WHY SHOULD OLYMPIC LIFTERS INCLUDE PLYOMETRICS?

For Olympic lifters, enhancing elastic recoil is crucial. Improving this aspect of training can lead to running faster, jumping further, and hitting harder. Additionally, plyometric training can reduce the risk of common injuries. By increasing the size and strength of muscles and tendons, lifters can achieve explosive power and speed, which are essential for Olympic lifting.

THE STRENGTH SPEED CURVE

Training movements under different loads and speeds can yield a spectrum of stimuli. For Olympic lifters, it’s wise to train specifically for their needs. The strength-speed curve helps determine the optimal training zones. Strength-speed is emphasised for powerlifting, whereas speed-strength is more relevant for activities requiring quick, explosive movements. It’s important to note that power output is limited by maximum strength output. Therefore, Olympic lifters should focus on building foundational strength before delving into ballistic and plyometric movements.

BALLISTIC VS PLYOMETRIC TRAINING

WHAT IS BALLISTIC TRAINING?

Ballistic training involves high-velocity movements with maximum intent. The goal is to build strength-speed in athletes. The benefits include muscle hypertrophy, increased muscle fibre contraction force, and improved muscle contraction speed.

WHAT IS PLYOMETRIC TRAINING?

Plyometric training involves high-velocity movements with typically lower loads. The focus is on fast contraction speeds, aiming to improve speed-strength and reactive strength. The benefits include increased tendon elasticity and stiffness, reduced eccentric loading time in jumping movements, and reduced injury risk due to stronger tendons.

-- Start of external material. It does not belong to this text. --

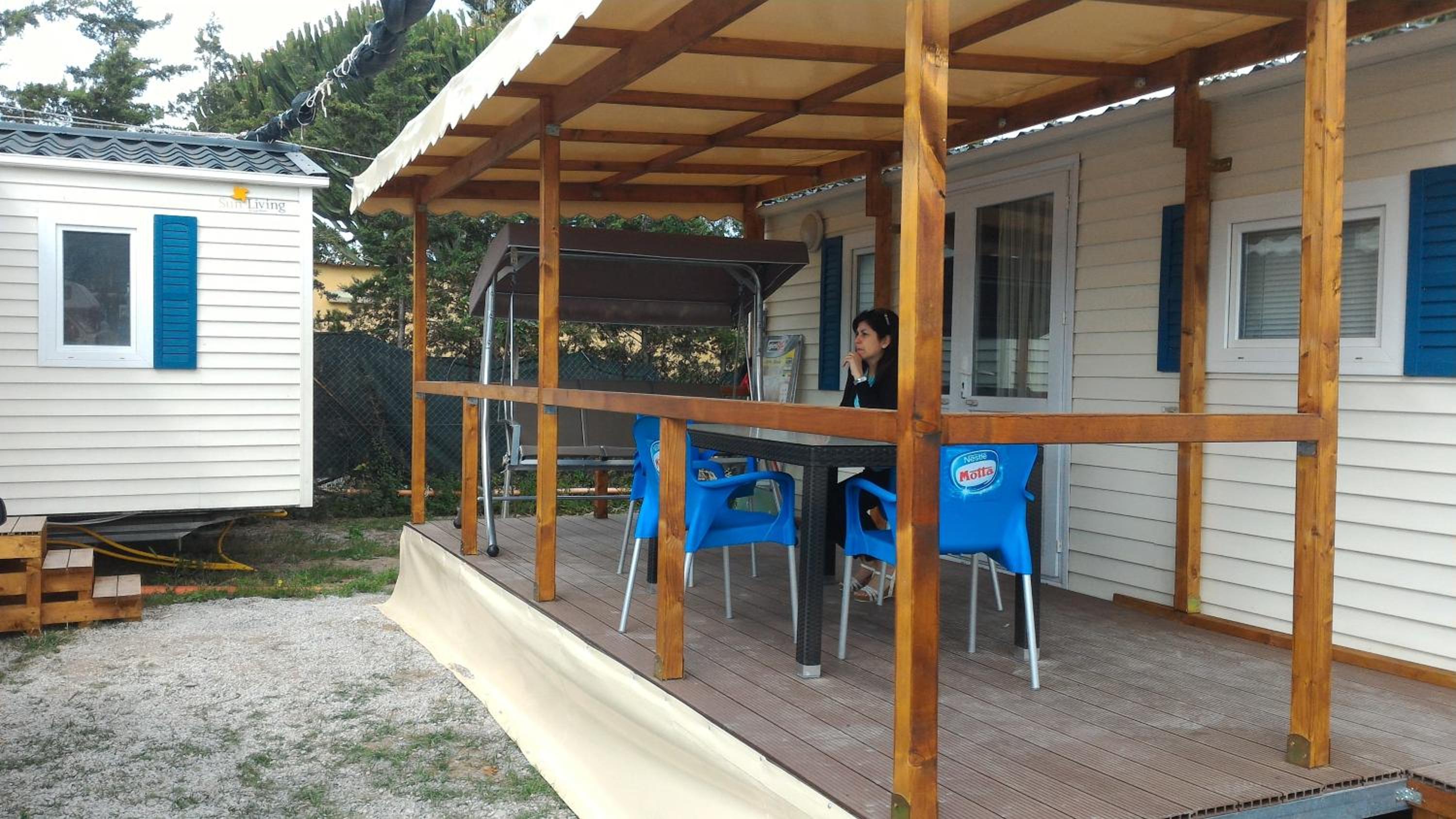 Mobile Home - Photo 6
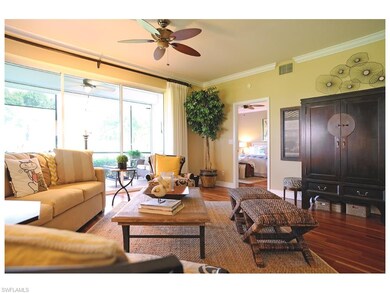 Living area to lanai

DIFFERNCIATING BALLISTIC AND PLYOMETIRC BASED MOVEMENTS

Ballistic movements are characterised by their high velocity and maximum intent. Examples include box jumps, countermovement jumps, medicine ball throws, ballistic bench presses, ‘plyo’ push-ups, Olympic lifts and their derivatives, lateral bounds, kettlebell swings, and depth jumps for height. On the other hand, plyometric movements typically involve lower loads and focus on quick, explosive contractions. Examples include light hang cleans, stiff-legged pogo jumps (assisted with a band), AFSM exercises, skipping, punching drills, catching drills, footwork drills, and stiff-legged depth jumps for speed.

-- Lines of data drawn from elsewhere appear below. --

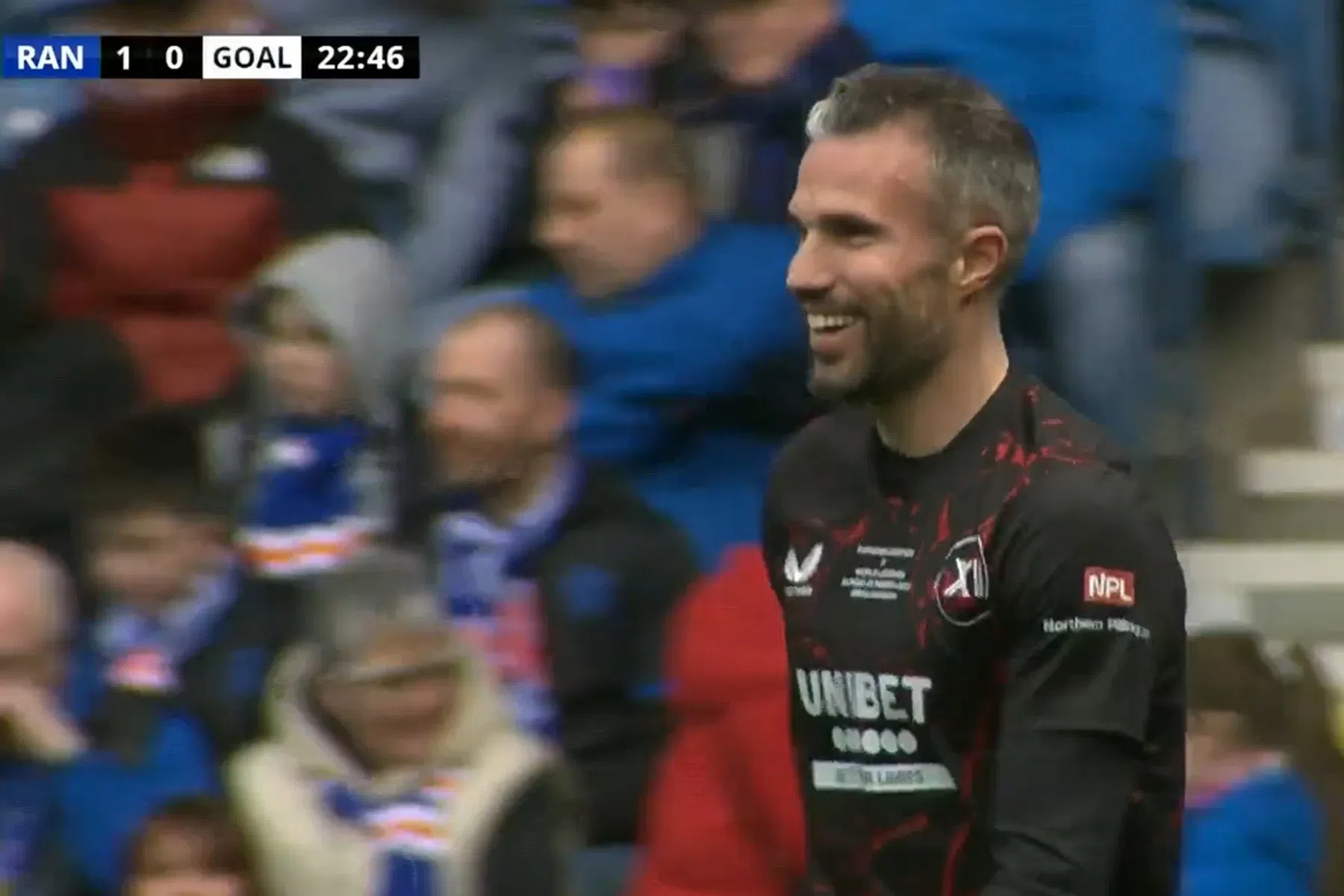 Van Persie steelt de show in benefietduel tussen 'legends' in Glasgow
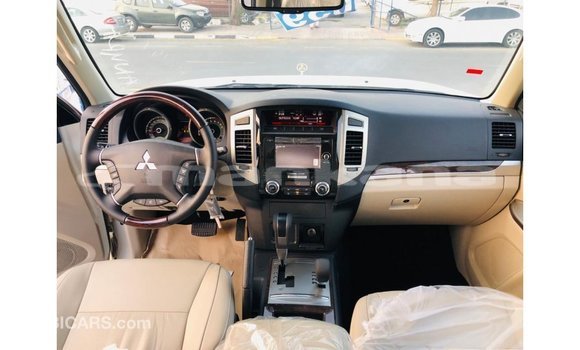 Buy Import Mitsubishi Pajero White Car in Import - Dubai in Abhasia Buy Import Mitsubishi Pajero White Car in Import - Dubai in Abhasia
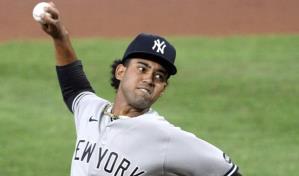 Hola y adiós para el dominicano Deivi García, subido y bajado por los Yanquis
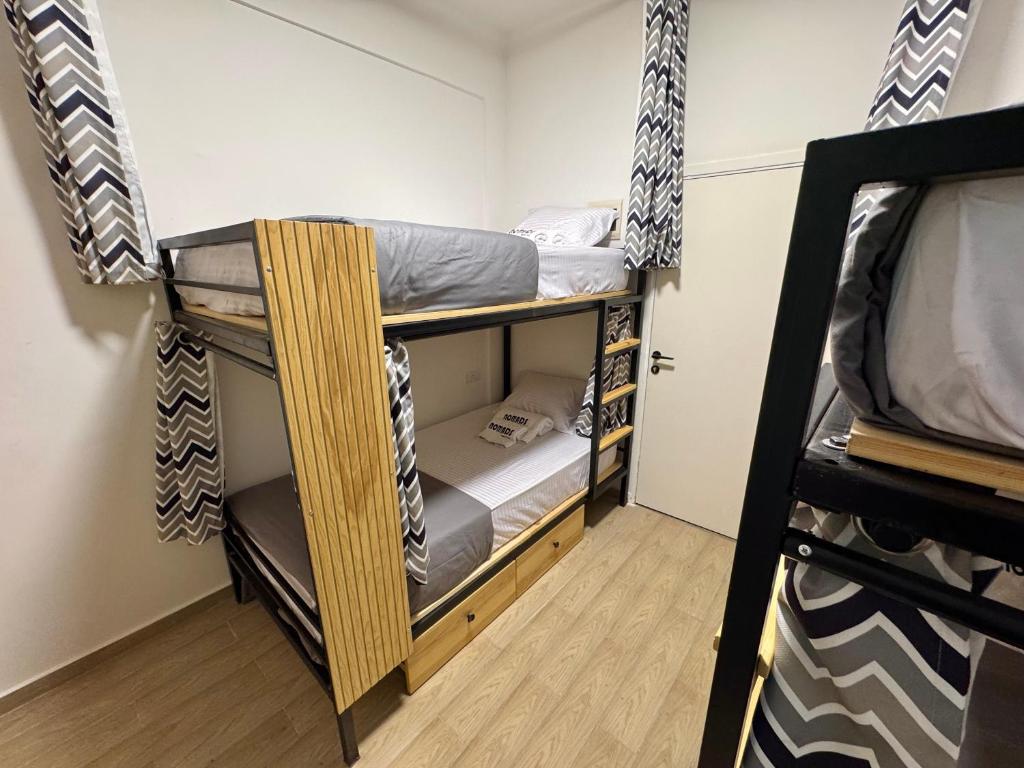 Postel nebo postele na pokoji v ubytování Nomads Hostel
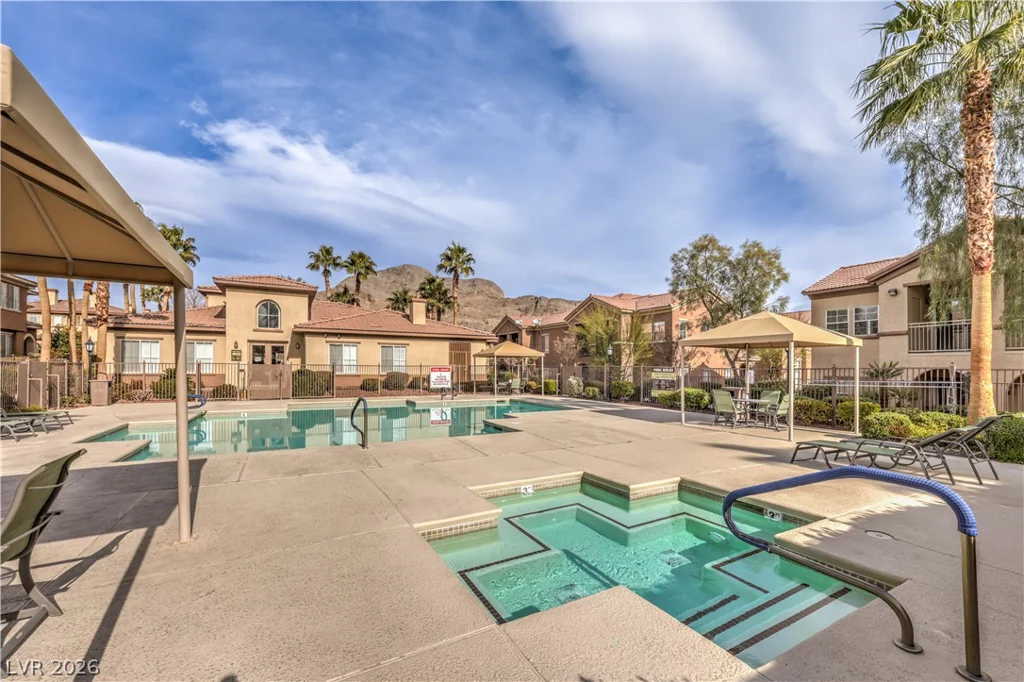 10200 Deerfield Beach, Las Vegas, NV 89129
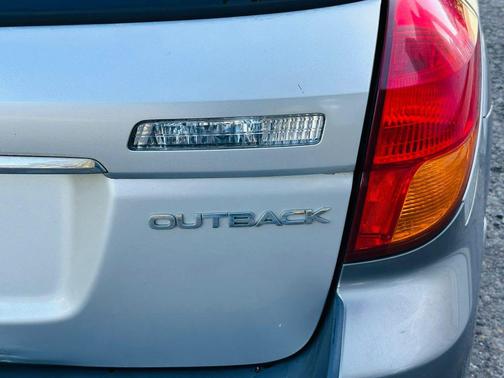 Silver 2006 Subaru Outback 2.5 i Limited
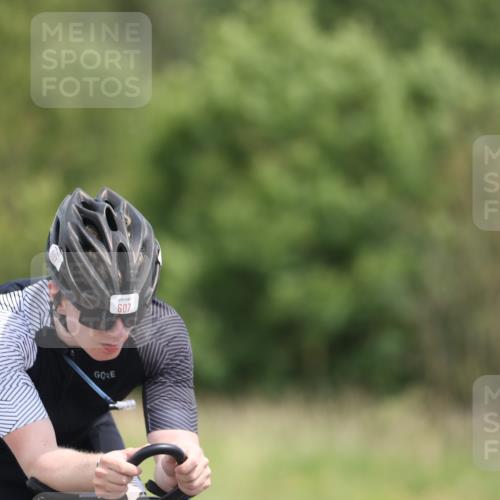 22.06.2025 - Viking Triathlon Yannick Fuchs http://msf.ph/oto/8082699 22.06.2025 12:24:41 Radfahren 38, 50, 75, 122, 141, 219, 261, 282, 607, 636 meine-sportfotos.de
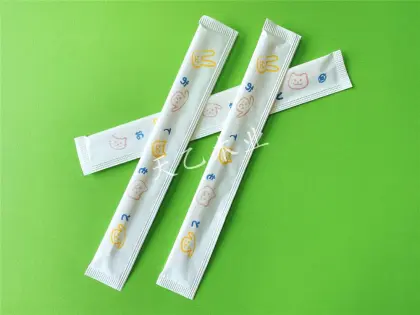 Disposable wooden chopsticks aspen chopsticks paper sealed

PROGRAMMING BALLISTIC AND PLYOMETRIC BASED MOEVEMENTS

Proper periodisation is crucial for incorporating plyometric and ballistic training into an Olympic lifting regimen. Here’s how to program these movements effectively:

FREQUENCY AND VOLUME

Frequency should be around 2-3 times per week, with 48-72 hours between intense sessions. Start with 80-100 contacts per week and build up to 120-140 as you progress. It’s important to include sport-specific training in this count to avoid overtraining.

PROGRESSION AND ADAPTATION

Gradually increase the intensity and volume of plyometric and ballistic exercises. Monitor performance improvements and adjust the training load accordingly. Ensure foundational strength is sufficient before prioritising explosive movements.

EVIDENCE BASED RESULTS

Several studies and anecdotal evidence from elite Olympic lifters demonstrate the effectiveness of incorporating plyometric and ballistic training. Research shows that Olympic lifters who include plyometric exercises in their training experience significant improvements in explosive power, crucial for lifts like the snatch and clean and jerk. Lifters report better performance in competitions, with increased jump height and faster reaction times. Strengthening tendons and muscles through plyometric training helps reduce the risk of injuries, allowing lifters to train more consistently and effectively.

CONCLUSION

For Olympic lifters, integrating plyometric and ballistic training can lead to remarkable improvements in performance and injury prevention. By understanding the principles behind these dynamic movements and programming them effectively, lifters can unlock new levels of explosive power and athleticism. Remember, maintaining your ability to jump and move explosively is not just about improving performance—it’s about sustaining physical vitality and resilience throughout your lifting career.